Renault entre en Formule 1 en 1977 au Grand Prix de Grande-Bretagne à Silverstone avec la RS01, première monoplace équipée d’un turbo. Surnommée la “théière jaune” pour la fumée qu’elle crachait abondamment, cette voiture unique chaussée de pneus Michelin se qualifie 21e sur 36. Jean-Pierre Jabouille endure une course chaotique : fissure du collecteur d’admission au 12e tour, puis casse du turbo après 16 tours.

Ces débuts illustrent les défis du turbo, une technologie alors expérimentale face aux atmosphériques fiables. Renault persévère malgré 17 abandons en 24 départs. L’équipe investit massivement pour dompter la bête.

En 1979, au Grand Prix de France à Dijon-Prenois, la patience est récompensée. Jabouille dépasse Gilles Villeneuve pour offrir à Renault sa première victoire, la sienne aussi. Cette course reste iconique pour le duel roue contre roue entre Villeneuve et René Arnoux pour la deuxième place.
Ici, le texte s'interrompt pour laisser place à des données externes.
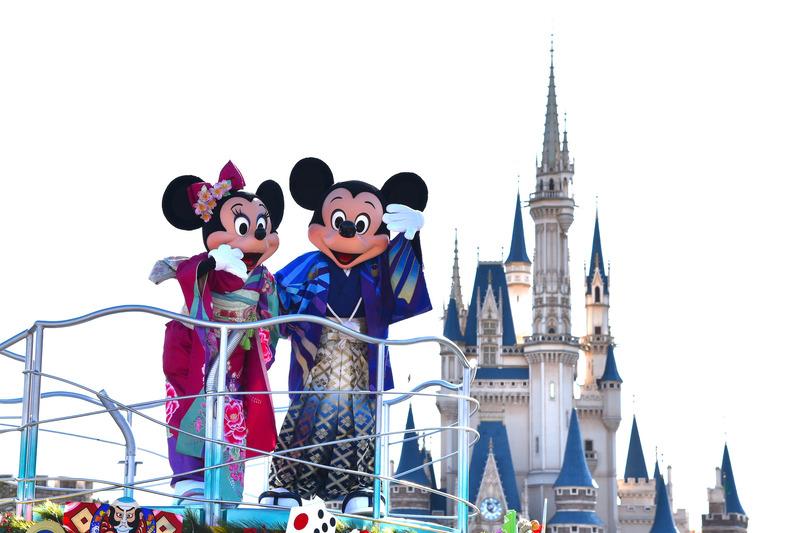 和装でミッキーマウスたちがお正月をお祝い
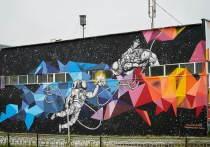 В Муравленко художница создала «космос» на стене здания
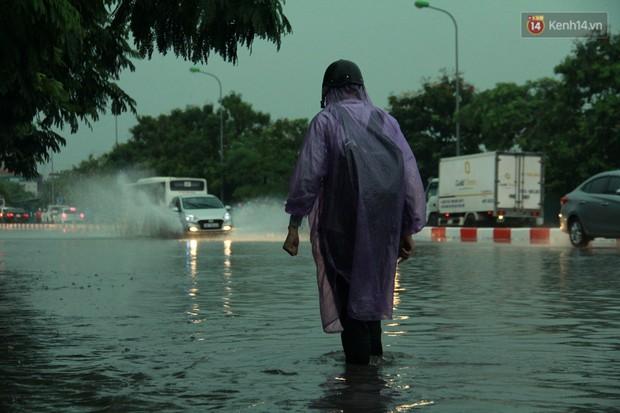 Giữa ban ngày mà Hà Nội bỗng tối đen như mực, người dân phải bật đèn di chuyển trên đường - Ảnh 26.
Cette triomphe valide le pari turbo et propulse Renault dans l’élite. Jabouille déclare alors : “C’est la fin des galères.” Les bases d’une ère glorieuse sont posées.

  • Victoires clés : GP de France 1979 (Jabouille).
  • Innovations : Premier turbo 1.5 V6.
  • Défis : Fiabilité précaire, 17 abandons initiaux.

Prost et l’espoir manqué du titre (1983)

Les victoires s’enchaînent pour Renault en 1983. Alain Prost triomphe au Castellet, Spa-Francorchamps, Silverstone et l’Österreichring. À mi-saison, il mène le championnat avec 14 points d’avance, une victoire valant alors neuf points.

La RE40 V6 turbo domine, mais la fin de saison est cruelle. Prost abandonne trois des quatre derniers Grands Prix, deux fois sur panne turbo. Nelson Piquet lui ravit le titre pour deux points seulement.

Ce quasi-succès marque l’apogée du Renault usine. Prost, frustré, rejoint McLaren l’année suivante. “On était si près”, confie-t-il plus tard.

Renault passe alors en motoriste client, fournissant Lotus, Ligier et Tyrrell de 1983 à 1986.

Senna, le retrait et le retour moteur (1985-1989)

En 1985, au GP du Portugal pluvieux d’Estoril, Ayrton Senna offre à Lotus-Renault une victoire magistrale, dominant de plus d’une minute. C’est le premier succès de Lotus depuis 1978 et la mort de Colin Chapman.

Renault quitte la F1 comme constructeur fin 1985, mais persiste comme motoriste. En 1989, retour avec Williams et un V10 atmosphérique. Thierry Boutsen gagne deux courses malgré un abandon inaugural.

Riccardo Patrese et Boutsen brillent en 1990. Nigel Mansell remplace le Belge en 1991, signant cinq victoires avec la FW14 d’Adrian Newey.

  • Pilotes marquants : Senna (1985), Boutsen (1989), Mansell (1991).
  • Équipes clientes : Lotus, Ligier, Tyrrell.
  • Transition : Du turbo au V10 aspiré.

L’ère dorée avec Williams (1992-1997)

1992 voit Williams-Renault dominer : trois doublés Mansell-Patrese en ouverture, cinq victoires consécutives pour Mansell, sacré dès la Hongrie. Ligier rejoint les clients.

En 1993, Prost remplace Mansell et écrase la concurrence : sept victoires en dix Grands Prix, titre à Estoril malgré calage en Hongrie et panne à Monza.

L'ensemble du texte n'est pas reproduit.